From Roost to Wrist: Boucheron and MB&F’s Bird-Inspired JwlryMachine

It takes about 30 days for the average owl to hatch from an egg. This, however, is no average owl: The Jwlry­Machine—Boucheron’s haute-joaillerie take on MB&F’s Horological Machine Nº 3 (HM3)—took 14 months to create. Some 40 designers, engineers, and specialists from both companies collaborated on this $215,000 amethyst-, sapphire-, and diamond-studded watch. (They also made a pink Jwlry­Machine with rose quartz, pink tourmaline, diamonds, and pink sapphires.) “We wanted to create a piece which would not only magnify our respective competencies, but which would also make people smile,” says Maximilian Büsser, founder of MB&F, the 5-year-old Swiss brand that’s carved out a niche in avant-garde haute horlogerie (see: the HM4 Thunderbolt, fueled by Büsser’s childhood passion for model planes).
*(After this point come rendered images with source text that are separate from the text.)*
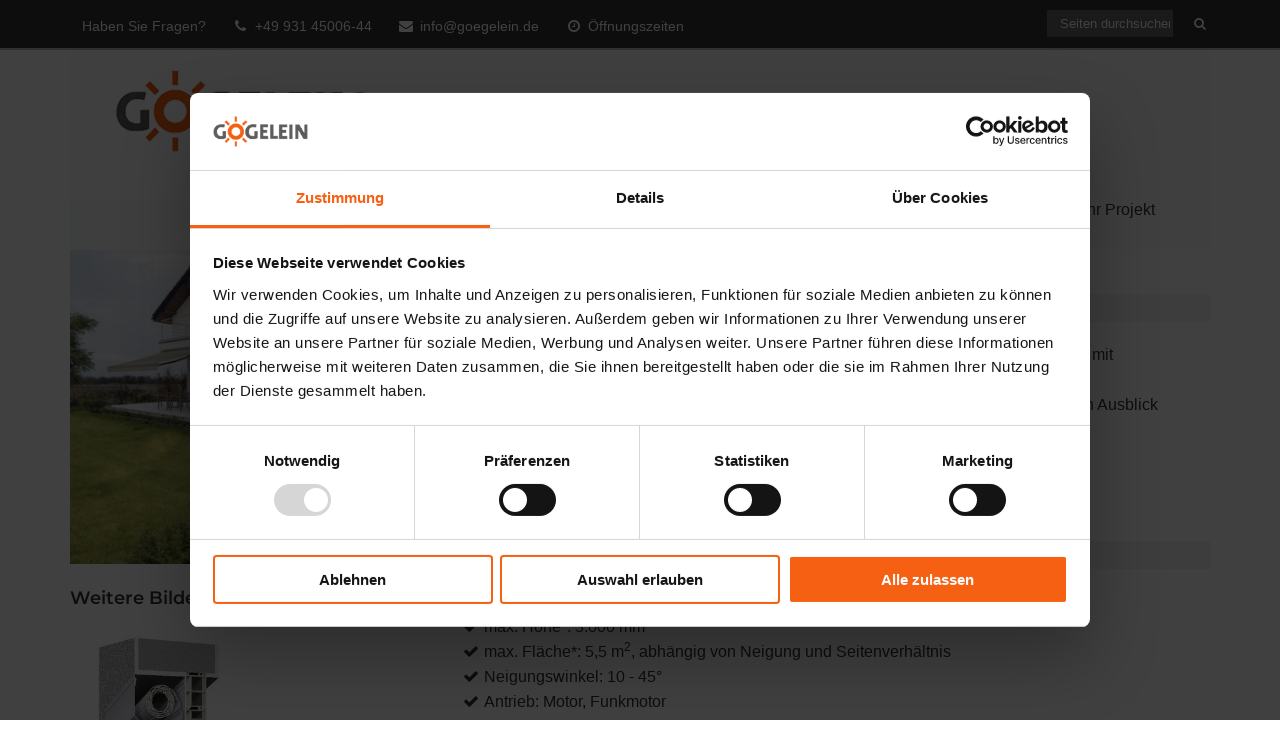

--- FILE ---
content_type: text/css; charset=utf-8
request_url: https://www.goegelein.de/wp-content/cache/min/1/wp-content/plugins/sticky-side-buttons/assets/css/ssb-ui-style.css?ver=1768307977
body_size: 411
content:
#ssb-container{position:fixed;top:30%;z-index:1}#ssb-container.ssb-anim-slide{min-width:200px}.ssb-btns-right{right:0}.ssb-btns-left{left:0}#ssb-container ul{padding:0;margin:0}#ssb-container ul li{list-style:none;margin:0}#ssb-container ul li{line-height:45px}#ssb-container ul li p{margin:0}#ssb-container ul li a{padding:0 15px 0 0;display:block;line-height:45px;text-align:left;white-space:nowrap;text-decoration:none}#ssb-container ul li span{line-height:45px;width:50px;text-align:center;display:inline-block}#ssb-container.ssb-btns-left ul li a{text-align:right;padding:0 0 0 15px}#ssb-container.ssb-btns-left ul li span{float:right}#ssb-container ul li a:hover{text-decoration:none}#ssb-container .ssb-share-btn{position:relative}#ssb-container .ssb-share-btn span,#ssb-container.ssb-btns-left .ssb-share-btn span{float:none}#ssb-container .ssb-share-btn a{padding:0}#ssb-container.ssb-btns-left .ssb-share-btn i.ssb-share-icon{float:right!important}#ssb-container.ssb-anim-icons ul li{transition:transform 100ms}#ssb-container.ssb-anim-icons.ssb-btns-right ul li:hover{transform:translate(-15px,0)}#ssb-container.ssb-anim-icons.ssb-btns-left ul li:hover{transform:translate(15px,0)}#ssb-container ul li.ssb-share-btn:hover .ssb-social-popup{display:block}.ssb-social-popup{position:absolute;top:100%;left:100%;margin:0 0 0 -50px;width:155px;display:none}#ssb-container.ssb-btns-right .ssb-social-popup{right:-100%;margin:0 0 0 -110px;left:0}#ssb-container .ssb-social-popup a{padding:0!important;text-align:left!important}@media (max-width:640px){.ssb-disable-on-mobile{display:none}}.ssb-sr-only{position:absolute!important;width:1px!important;height:1px!important;padding:0!important;margin:-1px!important;overflow:hidden!important;clip:rect(0,0,0,0)!important;white-space:nowrap!important;border:0!important}#ssb-container a:focus{outline:2px solid #0073aa;outline-offset:2px;box-shadow:0 0 0 1px rgba(255,255,255,.8)}@media (prefers-contrast:high){#ssb-container a:focus{outline:3px solid;outline-offset:3px}}#ssb-container .ssb-social-popup:focus-within{display:block}#ssb-container .ssb-social-popup a:focus{background:rgba(255,255,255,.1)}@media (prefers-reduced-motion:reduce){#ssb-container.ssb-anim-icons ul li{transition:none}#ssb-container.ssb-anim-icons.ssb-btns-right ul li:hover,#ssb-container.ssb-anim-icons.ssb-btns-left ul li:hover{transform:none}}

--- FILE ---
content_type: text/css; charset=utf-8
request_url: https://www.goegelein.de/wp-content/cache/min/1/wp-content/assets/custom.css?ver=1768307978
body_size: -239
content:
@charset "UTF-8";.category h1{display:none}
Boucheron dreamed up more than 50 designs based on MB&F’s HM2 and HM3. When Büsser saw the owl, “it immediately clicked.” Of all the proposed ideas, it was both companies’ favorite.

Big Bird Brain

Beneath the bejeweled surface lies an extremely technical timepiece. (The engine alone contains 305 parts.) A 22k gold “battle-ax rotator”—located under the hand-cut amethyst—powers the engine, says Büsser. “As the rotor swishes under the stone, the owl seems to come alive.”

Heart of Stone

Designers hand-carved a 35-plus carat amethyst for the owl’s feathered breast—a feat even for the 152-year-old House of Boucheron: “The stone had to be clear enough for the rotor to be seen, as this gives the impression of a beating heart. The ‘breast’ had to be engraved from one single block.”

Purple Majesty

Nearly 50 cts. t.w. of gems adorn the JwlryMachine: The owl’s face is flecked with blue and purple sapphires, his cabochon-amethyst eyes rimmed with diamonds. “Each stone was precisely selected and positioned to give life to the beast,” explains the House of Boucheron.

The Eye of Time

Don’t even bother looking for the big hand and the little hand. “We display the time around two cones on the side of the ‘owl’s eyes,’ thanks to double-sided hands rotating at the top,” says Büsser. “Through the cabochon on the right, you also discover the Night/Day indicator.”